El “carro negro” que hasta hace un instante iba descontrolado, al ver que la situación no pintaba bien, de pronto volvió a la normalidad y dio la vuelta para huir.
Arturo no se dejó llevar ni por la rabia ni por la adrenalina; solo marcó, tranquilo:
—Camino de los Andes, placas 65661.
A Joana le tomó un buen rato procesar lo que acababa de pasar.
¿Eso… fue un intento de asesinato planeado?
Una escena así ya le había tocado vivir cuando apenas se había casado con Fabián.
En aquel entonces, recién casados, seguían viviendo en Ciudad Beltramo. Un día, de la nada, a Joana se le ocurrió ir a buscar a Fabián a la oficina después del trabajo.
En la casa solo tenían el Bentley que Fabián usaba siempre.
Todo iba bien, pero justo cuando estaba cerca de la empresa, ocurrió el accidente.
Fue grave. Terminó en el hospital, donde tuvo que quedarse tres meses enteros.
Aun así, Fabián solo se apareció al día siguiente de que ella sufrió el accidente.
—Recupérate y hazte cargo de la casa como la señora Rivas que eres. Sal menos.
—Si no hubieras hecho esa tontería, no te habría pasado nada.
En ese momento, Joana ni siquiera entendía el verdadero motivo del accidente.
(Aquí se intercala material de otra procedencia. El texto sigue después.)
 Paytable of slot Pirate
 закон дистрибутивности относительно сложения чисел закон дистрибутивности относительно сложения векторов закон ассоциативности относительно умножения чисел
Con las palabras de Fabián, acabó sumida en un remordimiento profundo.
Solo podía pensar en que otra vez le había causado problemas.
Pasó mucho tiempo hasta que, por pura casualidad, Joana se enteró de que ese accidente fue en realidad un atentado dirigido a Fabián.
Solo que ese día, por pura coincidencia, ella fue la que tomó el carro de Fabián.
Y, por otra casualidad, Fabián había salido corriendo al aeropuerto para recibir a Tatiana, que llegaba de viaje.
Por eso, se perdió toda la confusión y tampoco apareció enseguida cuando la noticia del accidente llegó.
Esos recuerdos, guardados bajo llave, salieron a la superficie.
Sin darse cuenta, Joana quedó absorta.
Arturo la ayudó a incorporarse con cuidado, asegurándose de que no tuviera ni un rasguño.
Pero al verla tan ida, su inquietud aumentó.
—¿Qué pasa? ¿Te quedaste en shock?
Joana reaccionó de golpe:
—No… no pasa nada.
El carro seguía estacionado bajo la luz del poste, el tablero marcando el tiempo con un tic tac insistente.
Sus pestañas largas temblaban, y sus ojos se cruzaron directo con la mirada profunda y oscura de Arturo.
Él levantó una ceja, dejando claro que no le creía ni tantito.
Joana, incómoda, desvió el tema:
Un poco molesta consigo misma, se quitó el cinturón de seguridad de un tirón y bajó del carro de inmediato.
Arturo sonrió de lado.
Se apenó.
Sacó la llave, metió una mano en el bolsillo y la siguió con paso despreocupado.
—Espérame.
Joana finge que no lo oye.
Acelera el paso.
Pero el destino tenía otros planes. Apenas llegó a la entrada, el tacón de su zapato se atoró en una rendija de la alcantarilla.
Por más que jaló, no se movió ni un milímetro.
Hoy sí que era su día de mala suerte, pensó Joana, frustrada.
De pronto, una sombra la cubrió por detrás.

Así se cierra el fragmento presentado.